A group of Atlantic Canada researchers is looking into how to grow kelp for food, and some chiefs at Holland College are helping them by coming up with new ways to serve the algae as a meal.

Canada's Smartest Kitchen at Holland College developing new ways to prepare algae

Sugar kelp is shown from one of the sites in Cape Breton. (Aquaculture Association of Nova Scotia)

Researchers in Atlantic Canada are looking into how to grow kelp for food, and some chiefs at Holland College are helping them by coming up with new ways to serve it as a meal.

Three community colleges in the region have teamed up to map out wild kelp beds underwater in order to identify where they can grow and study the algae.

Holland College's Canada's Smartest Kitchen is contributing to the project by exploring ways to make kelp tasty and nutritious.

"We're doing things like drying the kelp, powderizing it, using some fermenting techniques, pickling techniques," said Tim McRoberts, a chef and the director of Canada's Smartest Kitchen. 

"There's lots of different foods being made here such as breads or pickles, chips, crackers, a couple of beverages, some bakery items, and even a vegan jerky."

McRoberts said kelp is a low-calorie food that is eaten around the world. He said it could present a big opportunity for the Atlantic region, where production isn't as developed as in the West Coast.

There are a handful of farmers in Nova Scotia who were growing kelp as part of a pilot project.

Sustainable harvesting possible, researcher says

Tim Webster, director of the Applied Geomatics Research Group at the Nova Scotia Community College, said there's also some appetite to start growing kelp in Newfoundland.

Webster's team has been mapping the kelp beds by using remote sensing, and surveying them through underwater filming and other methods.

"From that, if people wanted to start growing kelp, they would then know where the local broodstock could be," he said. 

"They could use local kelp to start their farm, for example. As well, if the kelp is in good shape and everything is well, there's an opportunity, perhaps, to be able to harvest some of that in a sustainable manner so that we're not destroying it or damaging it beyond repair."

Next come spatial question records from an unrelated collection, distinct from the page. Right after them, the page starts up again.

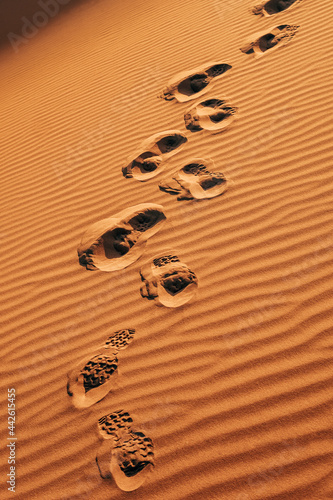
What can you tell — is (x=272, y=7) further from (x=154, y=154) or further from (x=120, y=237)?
(x=120, y=237)

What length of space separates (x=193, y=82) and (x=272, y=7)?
2249 millimetres

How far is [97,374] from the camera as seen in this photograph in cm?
237

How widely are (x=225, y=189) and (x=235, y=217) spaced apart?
361 millimetres

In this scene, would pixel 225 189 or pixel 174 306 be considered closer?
pixel 174 306

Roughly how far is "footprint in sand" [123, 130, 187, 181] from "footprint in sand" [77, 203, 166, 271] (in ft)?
1.87

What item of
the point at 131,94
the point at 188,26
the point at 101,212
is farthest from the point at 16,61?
the point at 101,212

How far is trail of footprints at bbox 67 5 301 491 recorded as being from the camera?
6.72 ft

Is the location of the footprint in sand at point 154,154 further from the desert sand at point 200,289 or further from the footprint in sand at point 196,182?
the footprint in sand at point 196,182

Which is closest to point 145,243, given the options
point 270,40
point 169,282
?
point 169,282

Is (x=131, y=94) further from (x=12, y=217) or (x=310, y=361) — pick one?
(x=310, y=361)

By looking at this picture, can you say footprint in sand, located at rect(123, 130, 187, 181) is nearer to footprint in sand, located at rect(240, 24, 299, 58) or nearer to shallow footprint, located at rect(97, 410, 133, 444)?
footprint in sand, located at rect(240, 24, 299, 58)

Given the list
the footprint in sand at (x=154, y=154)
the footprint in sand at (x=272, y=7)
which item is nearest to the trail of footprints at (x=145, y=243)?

Webster said people could possibly harvest some of the wild kelp that attaches to bedrock or boulders as is done with rockweed, though he said all such activities should be sustainable.

One dish the kitchen has developed is a fettuccine pasta made from kelp, which turns into a brilliant green colour once it's boiled. Webster gave it a taste during a stop in Arichat in Cape Breton.

"They were nice and tender, very similar in texture to a noodle made with wheat. The flavour was very mild," he said. 

"I had it with a seafood sauce. Some of the folks from Arichat were very kind to give us some snow crab and so on. It turned out to be a lovely meal."

The College of the North Atlantic is the third institution participating in the project.